Since inter partes review proceedings became available on September 16, 2012, thirteen petitions for inter partes review have been filed. Of these, three were filed against patents examined in Group 1600: U.S. Patent 7,790,869, U.S. Patent 7,713,698, and U.S. Patent 6,258,540.
Clerical Deficiency Not Fatal to Filing Date
One petition with clerical deficiencies was deemed “complete” and conditionally granted a filing date, as long as the defects are corrected within 5 business days of the notice. This opportunity to correct clerical errors is consistent with final rule 37 CFR § 42.104, which provides that a Petitioner may file a motion to correct “a clerical or typographical mistake in the petition,” and that such a petition, if granted, will “not change the filing date of the petition.”

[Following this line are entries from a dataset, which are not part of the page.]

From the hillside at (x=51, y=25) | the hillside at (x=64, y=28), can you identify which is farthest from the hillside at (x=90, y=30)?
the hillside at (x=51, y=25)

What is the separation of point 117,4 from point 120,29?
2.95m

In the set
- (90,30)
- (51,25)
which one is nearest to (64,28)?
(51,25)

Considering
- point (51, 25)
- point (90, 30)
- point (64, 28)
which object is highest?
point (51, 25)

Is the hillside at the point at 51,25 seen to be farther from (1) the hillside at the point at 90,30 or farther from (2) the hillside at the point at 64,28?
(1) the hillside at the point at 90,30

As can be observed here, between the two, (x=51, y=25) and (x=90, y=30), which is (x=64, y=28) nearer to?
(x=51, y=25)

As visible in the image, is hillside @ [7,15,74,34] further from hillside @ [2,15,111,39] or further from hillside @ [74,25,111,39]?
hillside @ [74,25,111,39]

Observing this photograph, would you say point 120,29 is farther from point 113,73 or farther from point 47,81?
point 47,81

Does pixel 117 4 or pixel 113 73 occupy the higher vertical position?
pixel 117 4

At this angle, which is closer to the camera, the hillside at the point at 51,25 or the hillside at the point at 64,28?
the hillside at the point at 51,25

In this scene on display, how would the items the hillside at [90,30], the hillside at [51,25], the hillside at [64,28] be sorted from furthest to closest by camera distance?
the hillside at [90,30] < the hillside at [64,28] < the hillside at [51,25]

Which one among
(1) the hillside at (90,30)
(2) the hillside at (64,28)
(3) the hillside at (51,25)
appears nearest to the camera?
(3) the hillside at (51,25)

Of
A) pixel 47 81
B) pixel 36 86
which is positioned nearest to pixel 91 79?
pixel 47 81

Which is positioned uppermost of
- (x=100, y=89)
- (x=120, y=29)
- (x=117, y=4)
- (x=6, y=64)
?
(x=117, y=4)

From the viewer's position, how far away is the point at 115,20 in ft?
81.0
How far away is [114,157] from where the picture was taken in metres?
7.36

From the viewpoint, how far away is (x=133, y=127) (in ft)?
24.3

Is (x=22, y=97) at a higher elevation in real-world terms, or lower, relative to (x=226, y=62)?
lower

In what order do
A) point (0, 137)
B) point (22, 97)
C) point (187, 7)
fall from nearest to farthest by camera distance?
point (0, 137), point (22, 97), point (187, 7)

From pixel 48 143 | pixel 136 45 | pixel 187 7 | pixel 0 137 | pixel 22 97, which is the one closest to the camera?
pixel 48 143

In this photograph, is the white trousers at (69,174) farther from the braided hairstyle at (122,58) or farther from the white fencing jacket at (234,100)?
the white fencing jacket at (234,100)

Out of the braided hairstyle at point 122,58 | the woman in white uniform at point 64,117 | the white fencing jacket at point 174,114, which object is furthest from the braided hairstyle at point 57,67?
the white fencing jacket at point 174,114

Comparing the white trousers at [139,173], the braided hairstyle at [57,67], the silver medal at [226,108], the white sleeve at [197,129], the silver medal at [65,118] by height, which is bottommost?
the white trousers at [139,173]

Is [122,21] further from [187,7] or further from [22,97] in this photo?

Who Has Filed IPR Petitions?
Robert Sterne of Sterne, Kessler, Goldstein & Fox filed four of the thirteen petitions, all on behalf of Intellectual Ventures Management, LLC. My colleague Matthew Smith has filed three petitions, each on behalf of different parties. Robert Lawler of Reinhart Boerner Van Deuren s.c. has filed two petitions, both on behalf of Illumina, Inc.
Learning as We Go
With inter partes review documents readily accessible through the Patent Trial and Appeal Board portal, practitioners and stakeholders can watch inter partes review proceedings progress, and see how the USPTO implements the new law and applies the new rules on a case-by-case basis. Moreover, the twelve-month statutory time period for completing inter partes review proceedings promises to yield final decisions in a relatively short time period, further building a body of examples to draw from. No doubt these first cases will be followed closely and scrutinized for strategies to adapt and lessons to learn.